In mid- to high latitude regions moderate local increases in temperature can have small beneficial impacts on crop yields; in low-latitude regions, such moderate temperature increases are likely to have negative yield effects. Some negative impacts are already visible in many parts of the world; additional warming will have increasingly negative impacts in all regions. Water scarcity and the timing of water availability will increasingly constrain production. Climate change will require a new look at water storage to cope with the impacts of more and extreme precipitation, higher intra- and inter-seasonal variations, and increased rates of evapotranspiration in all types of ecosystems. Extreme climate events (floods and droughts) are increasing and expected to amplify in frequency and severity and there are likely to be significant consequences in all regions for food and forestry production and food insecurity. There is a serious potential for future conflicts over habitable land and natural resources such as freshwater. Climate change is affecting the distribution of plants, invasive species, pests and disease vectors and the geographic range and incidence of many human, animal and plant diseases is likely to increase.

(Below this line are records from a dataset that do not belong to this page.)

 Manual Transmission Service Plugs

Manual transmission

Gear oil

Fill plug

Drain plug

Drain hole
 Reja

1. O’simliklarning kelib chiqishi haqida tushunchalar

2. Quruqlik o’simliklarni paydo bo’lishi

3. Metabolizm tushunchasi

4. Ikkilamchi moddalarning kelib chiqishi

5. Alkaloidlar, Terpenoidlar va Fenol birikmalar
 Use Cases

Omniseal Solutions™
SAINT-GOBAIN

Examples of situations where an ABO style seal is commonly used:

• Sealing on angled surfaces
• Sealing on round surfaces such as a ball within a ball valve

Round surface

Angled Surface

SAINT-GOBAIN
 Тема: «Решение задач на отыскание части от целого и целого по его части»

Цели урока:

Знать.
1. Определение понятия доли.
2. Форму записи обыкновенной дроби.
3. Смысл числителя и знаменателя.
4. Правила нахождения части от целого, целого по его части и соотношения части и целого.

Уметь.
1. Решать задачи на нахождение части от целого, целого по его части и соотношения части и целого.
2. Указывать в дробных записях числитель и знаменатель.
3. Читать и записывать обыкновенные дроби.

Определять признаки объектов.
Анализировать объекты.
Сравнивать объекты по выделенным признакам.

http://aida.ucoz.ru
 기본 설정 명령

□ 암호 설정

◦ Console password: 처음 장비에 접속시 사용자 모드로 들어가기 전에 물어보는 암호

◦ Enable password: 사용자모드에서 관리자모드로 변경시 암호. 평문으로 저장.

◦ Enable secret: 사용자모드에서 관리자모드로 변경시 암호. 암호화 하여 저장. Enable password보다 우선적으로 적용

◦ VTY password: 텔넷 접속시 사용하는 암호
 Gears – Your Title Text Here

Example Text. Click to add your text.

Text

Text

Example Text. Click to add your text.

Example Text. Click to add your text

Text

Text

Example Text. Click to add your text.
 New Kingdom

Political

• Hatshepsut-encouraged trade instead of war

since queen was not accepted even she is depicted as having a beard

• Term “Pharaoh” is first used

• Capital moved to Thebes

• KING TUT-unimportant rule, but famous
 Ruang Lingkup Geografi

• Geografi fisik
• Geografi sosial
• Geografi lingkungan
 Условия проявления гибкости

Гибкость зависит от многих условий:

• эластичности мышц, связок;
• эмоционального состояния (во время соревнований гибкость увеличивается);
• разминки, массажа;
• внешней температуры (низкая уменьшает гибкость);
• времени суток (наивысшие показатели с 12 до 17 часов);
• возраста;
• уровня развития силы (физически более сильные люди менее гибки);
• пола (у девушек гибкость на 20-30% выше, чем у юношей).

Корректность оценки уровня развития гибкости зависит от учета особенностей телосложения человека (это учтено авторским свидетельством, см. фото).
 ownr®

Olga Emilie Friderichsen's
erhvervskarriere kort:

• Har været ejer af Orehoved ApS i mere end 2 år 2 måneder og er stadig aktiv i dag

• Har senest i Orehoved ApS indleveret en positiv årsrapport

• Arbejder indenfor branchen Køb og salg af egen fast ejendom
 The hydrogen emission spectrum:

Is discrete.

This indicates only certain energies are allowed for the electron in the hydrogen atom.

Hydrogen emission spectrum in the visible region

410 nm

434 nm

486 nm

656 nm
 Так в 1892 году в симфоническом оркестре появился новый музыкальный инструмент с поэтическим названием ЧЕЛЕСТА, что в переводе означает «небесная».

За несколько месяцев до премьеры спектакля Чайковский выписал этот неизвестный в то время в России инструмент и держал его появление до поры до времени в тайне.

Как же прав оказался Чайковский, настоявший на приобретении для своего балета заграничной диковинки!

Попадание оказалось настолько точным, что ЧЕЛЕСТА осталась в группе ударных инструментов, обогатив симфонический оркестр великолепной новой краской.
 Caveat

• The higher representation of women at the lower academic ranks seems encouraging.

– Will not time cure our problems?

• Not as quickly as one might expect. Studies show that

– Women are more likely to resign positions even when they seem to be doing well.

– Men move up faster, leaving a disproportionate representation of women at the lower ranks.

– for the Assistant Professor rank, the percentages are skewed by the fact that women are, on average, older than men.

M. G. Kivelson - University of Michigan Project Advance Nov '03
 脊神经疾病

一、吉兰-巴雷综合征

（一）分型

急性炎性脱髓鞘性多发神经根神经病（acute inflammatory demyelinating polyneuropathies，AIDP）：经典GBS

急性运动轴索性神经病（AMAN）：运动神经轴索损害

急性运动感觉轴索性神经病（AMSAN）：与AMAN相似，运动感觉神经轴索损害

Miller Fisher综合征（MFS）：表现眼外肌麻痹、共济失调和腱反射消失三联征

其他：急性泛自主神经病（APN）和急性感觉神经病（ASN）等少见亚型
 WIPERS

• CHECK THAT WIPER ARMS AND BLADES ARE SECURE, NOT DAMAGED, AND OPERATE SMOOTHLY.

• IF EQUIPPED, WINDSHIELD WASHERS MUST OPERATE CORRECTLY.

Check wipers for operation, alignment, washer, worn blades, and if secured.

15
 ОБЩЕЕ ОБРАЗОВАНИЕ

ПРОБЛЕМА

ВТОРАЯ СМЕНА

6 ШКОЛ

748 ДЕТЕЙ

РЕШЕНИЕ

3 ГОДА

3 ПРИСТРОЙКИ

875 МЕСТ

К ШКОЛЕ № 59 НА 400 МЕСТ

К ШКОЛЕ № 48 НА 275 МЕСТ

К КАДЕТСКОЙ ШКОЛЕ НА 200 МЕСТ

4.2 A comprehensive approach with an equitable regulatory framework, differentiated responsibilities and intermediate targets are required to reduce GHG emissions. The earlier and stronger the cuts in emissions, the quicker concentrations will approach stabilization. Emission reduction measures clearly are essential because they can have an impact due to inertia in the climate system. However, since further changes in the climate are inevitable adaptation is also imperative. Actions directed at addressing climate change and promoting sustainable development share some important goals such as equitable access to resources and appropriate technologies.

Some “win-win” mitigation opportunities have already been identified. These include land use approaches such as lower rates of agricultural expansion into natural habitats; afforestation, increased efforts to avoid deforestation, reforestation, agroforestry, agroecological systems, and restoration of underutilized or degraded lands and rangelands and land use options such as carbon sequestration in agricultural soils, reduction and more efficient use of nitrogenous inputs; effective manure management and use of feed that increases livestock digestive efficiency. Policy options related to regulations and investment opportunities include financial incentives to maintain and increase forest area through reduced deforestation and degradation and improved management and the development and utilization of renewable energy sources. The post-2012 regime has to be more inclusive of all agricultural activities such as reduced emission from deforestation and soil degradation to take full advantage of the opportunities offered by agriculture and forestry sectors.